For her leadership, McKenzie has earned an African name that means “the mother who holds the sharp end of the knife.” The name comes from the biblical story in which Solomon has to make a decision about the ownership of a child between two mothers, and he identifies the real mother as the one who would rather her child live than to see the child destroyed. “It means that the real mother has come, to see to the needs of her children,” McKenzie explained.

McKenzie said she has not experienced sexism from the people in her church, but only occasionally in the broader community. For instance, she still doesn’t have residency in Lesotho because she has to prove that she is “a married woman with an outstanding character.” She explained: “Men don’t have to prove character and they don’t have to prove they’re married.” Because Lesotho will only accept her marriage certificate as proof, and she and her husband have been married for so long that they have no idea where it is, she has to travel periodically and get her visa renewed.

Such annoyances, however, are far outweighed by the hospitality she has experienced from people throughout her district and by her wonder at their determination and resilience. “When you see the depth of poverty, when you see the challenges that people face, and yet the kids are in school on time at 7:30 a.m. with their uniforms pressed, ready to do a good day’s work,” she said. “They’ve done their homework by candlelight the night before, taken care of the chickens, the cows, the pigs, the goats, and walked miles for water to leave their family intact before they go to school.”
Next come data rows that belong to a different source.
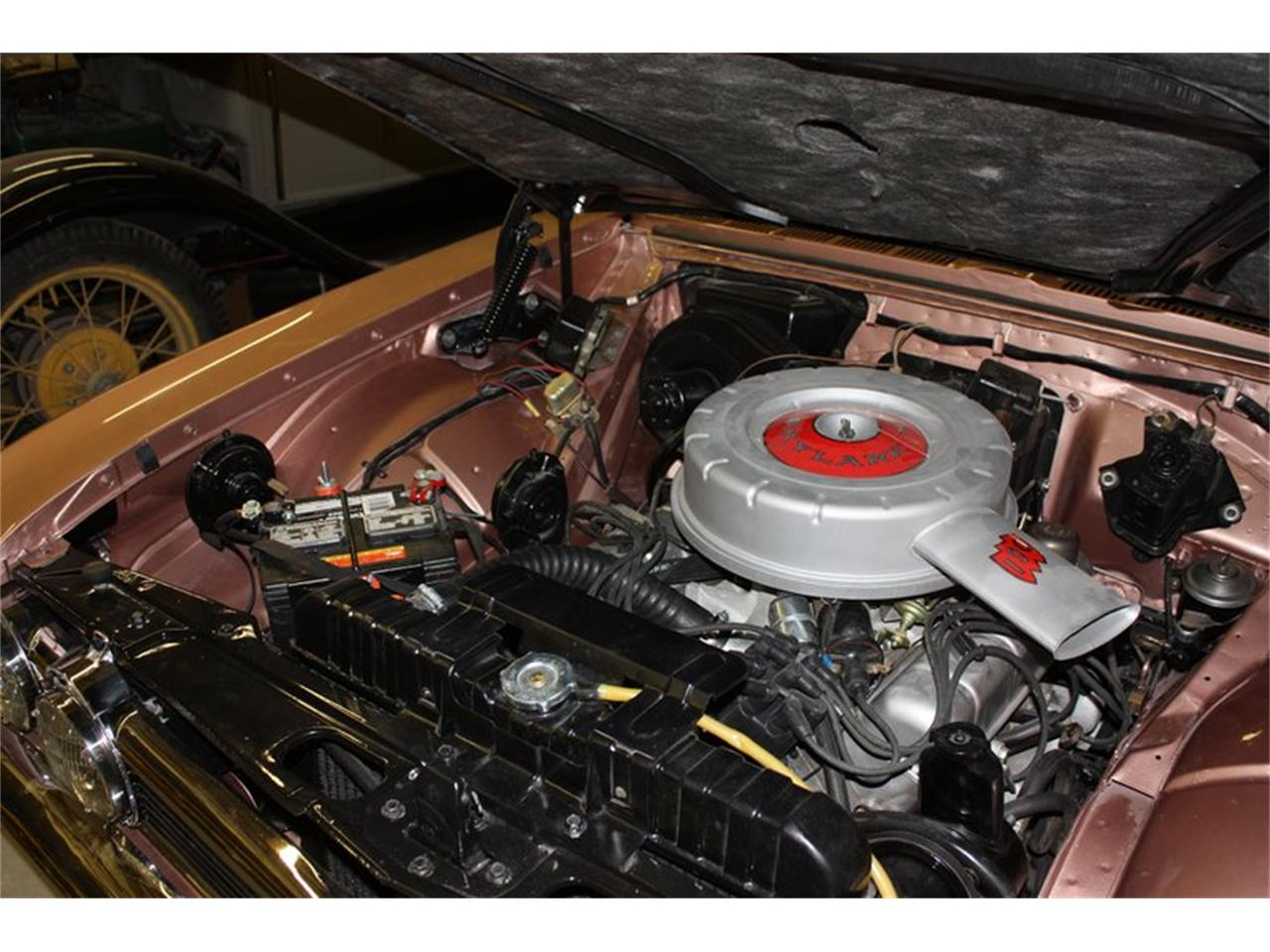 Large Picture of '62 Skylark located in Oklahoma - PDAZ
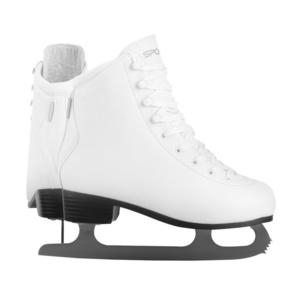Krasokorčuliarske korčule Spokey BLAZE, biele, Spokey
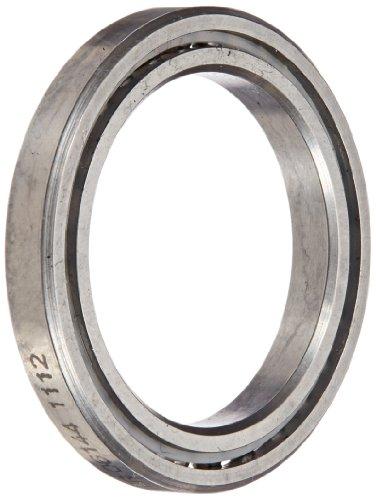 440c Stainless Steel Bearing Balls - 5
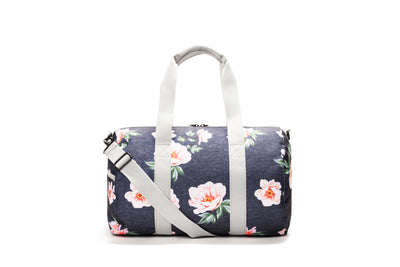 Roadie Duffel Rose Navy
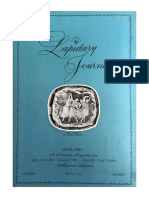 Lapidary Journal Issue 1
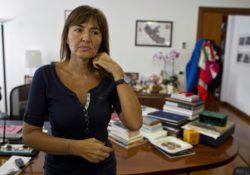 Anche l'On. Renata Polverini è a favore della titolarità dei nulla osta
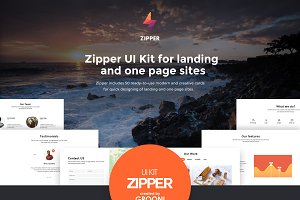 Zipper UI Kit
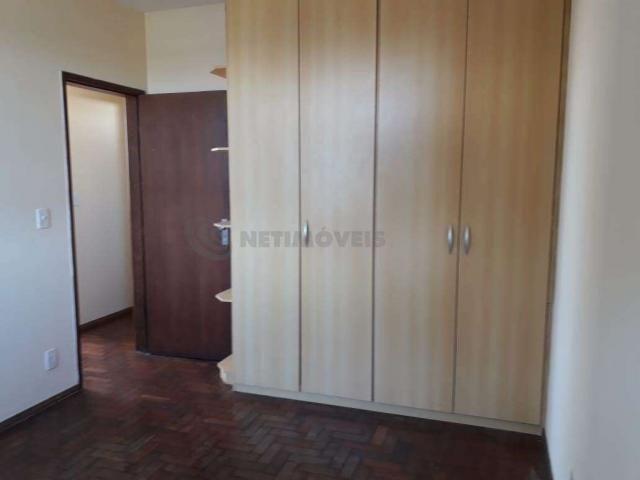 Apartamento à venda com 2 dormitórios em Universitário, Belo horizonte cod:388773 - Foto 10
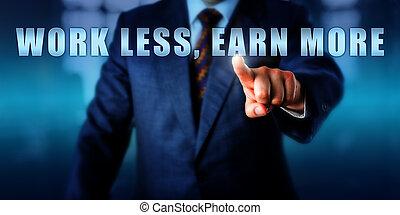 Entrepreneur Pushing WORK LESS, EARN MORE - Entrepreneur is...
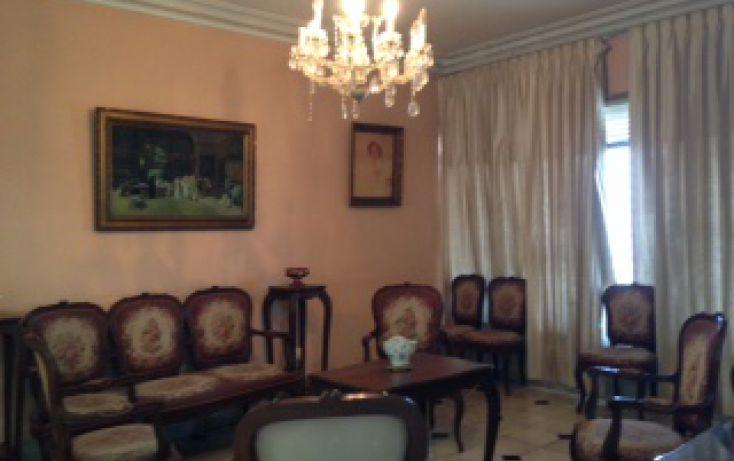 Foto de casa en venta en, merida centro, mérida, yucatán, 1670886 no 03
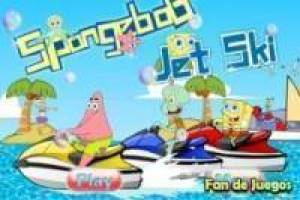 SpongeBob Racing Jet-Ski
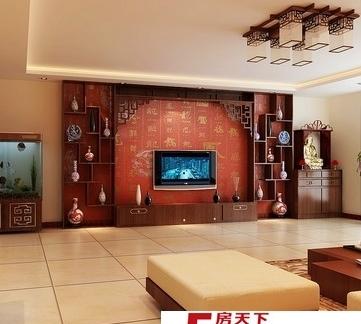 简单设计风格的中式电视背景墙效果图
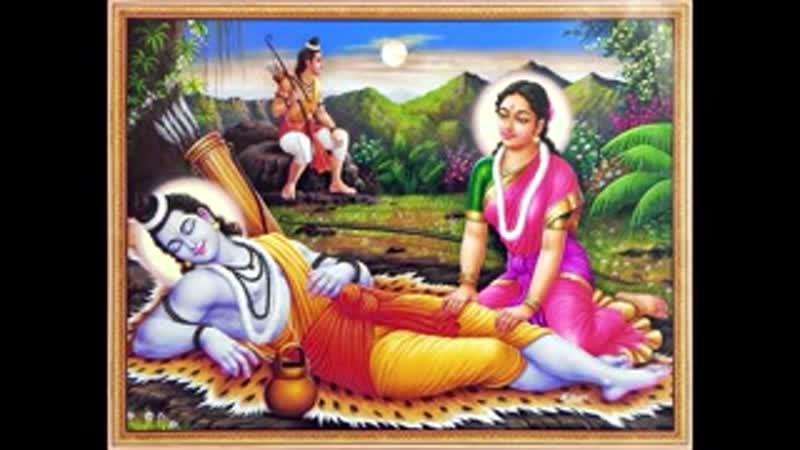 Индуистские божества
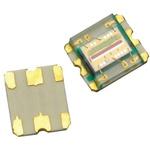 APDS-9300-020 Broadcom, Ambient Light Sensor Unit Surface Mount 6-Pin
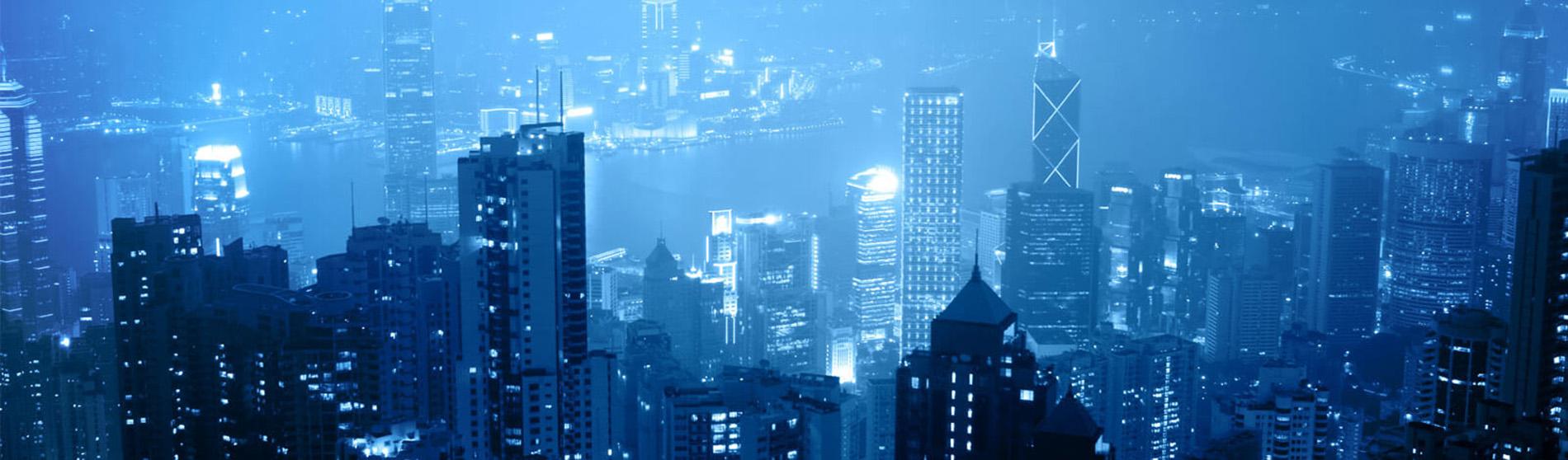 CDNetworks Expands Network Capacity 4x, Creates Global CDN Giant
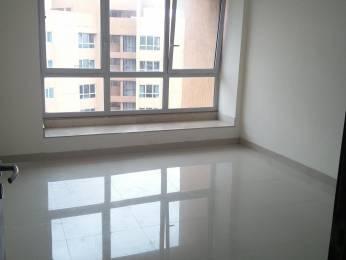 1820 sqft, 3 bhk Apartment in DB Orchid Woods Goregaon East, Mumbai at Rs. 3.3000 Cr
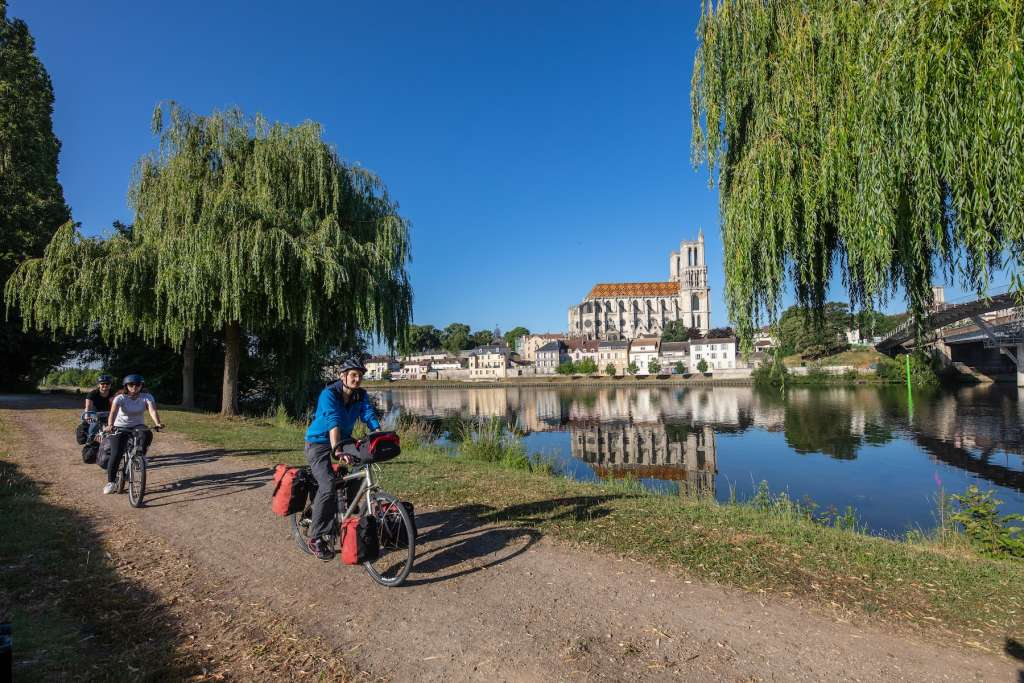 La ruta atraviesa 420 km. Foto David Darrault Seine a Velo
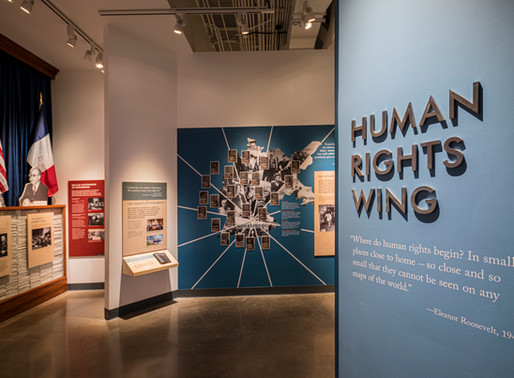 Grand Opening of Dallas Museum introduces over 1500 people to its powerful exhibits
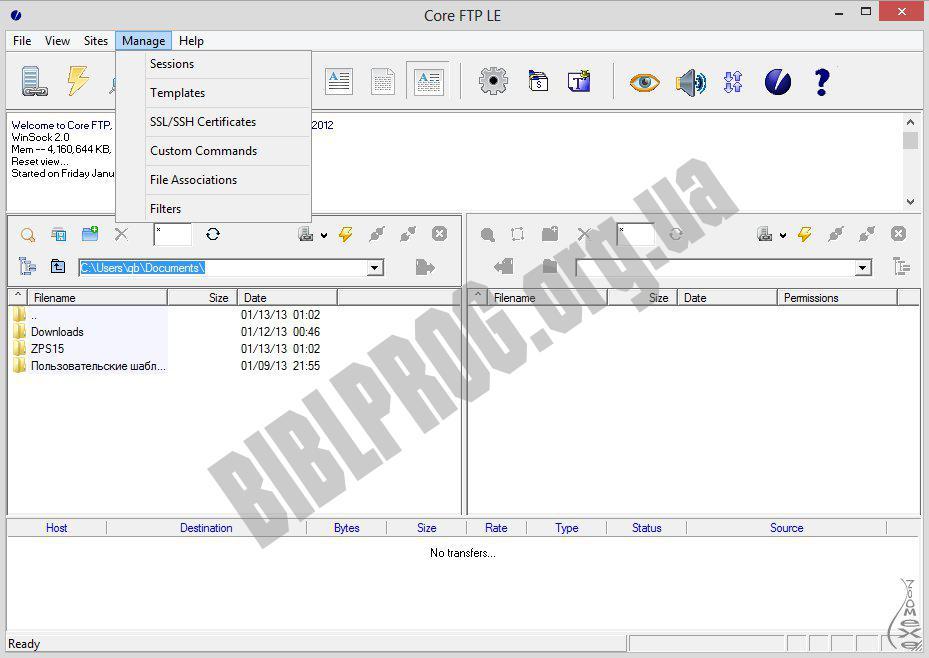 Скриншот Core FTP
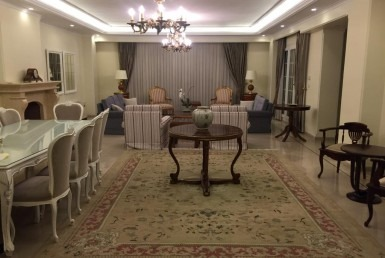 Penthouse for rent in Tehran Zafaraniyeh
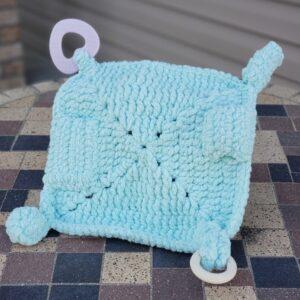 Shop North Dakota Turquoise Sensory lovey blanket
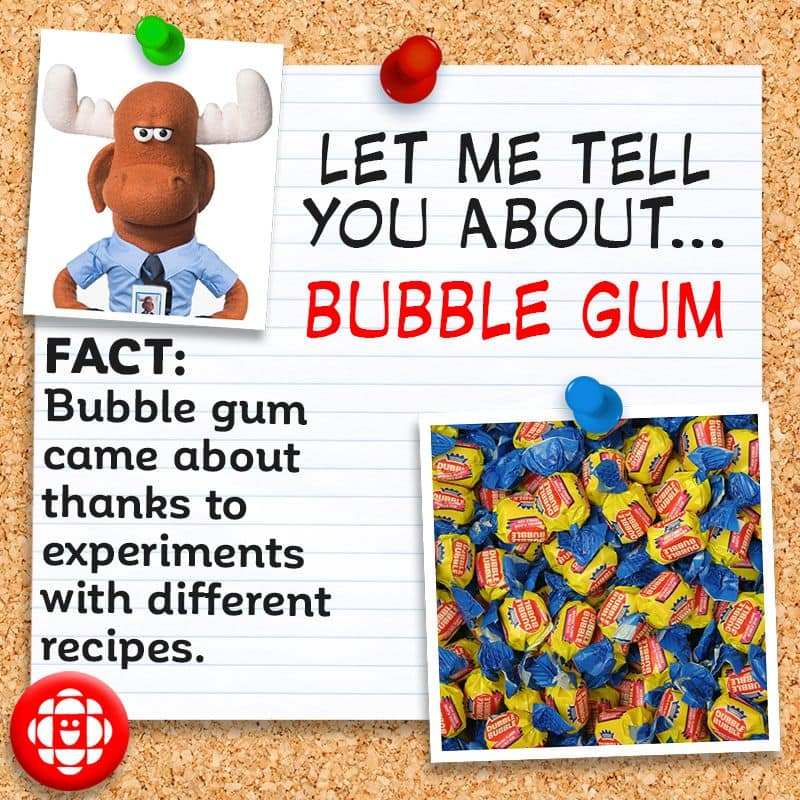 7 fun facts about bubble gum | Explore | Awesome Activities
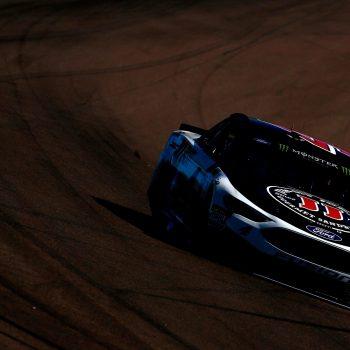 Kevin Harvick SiriusXM NASCAR Radio Show - Happy Hours Radio Show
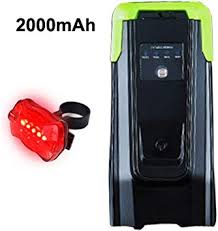 4000Mah <b>Induction Bicycle Front</b> Light Set Usb Rechargeable <b>Smart</b> ...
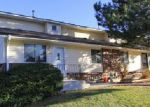 Foreclosed Home in Denver 80226 S MILLER ST - Property ID: 3459404346
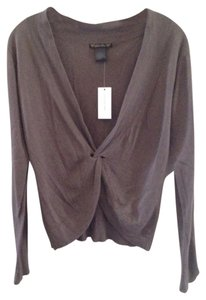 Gold Hawk Silk Cashmere Taupe Sweater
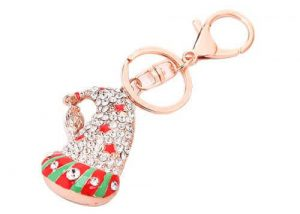 2016 Christmas santa hat rhinestone key ring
As for the widespread perception that the people she serves are deprived compared with Americans, McKenzie said she has come to feel almost the opposite. “They don’t have television, cable, e-mail, computers, or designer jeans and sweaters,” she said. “But they have a quality of life that we do not have here in the United States, and I’m envious. I wish we could have the kind of quality of life that’s not based on possessions and wealth, but on relationships connected by a bond of love and faith, devotion and loyalty. You can’t buy it, but they’ve got it. And we who have everything, have nothing at all.

“We think we have to have all of this to have church,” the bishop concluded, “but I’ve had good church under a tree. The spirit is high under a tree.”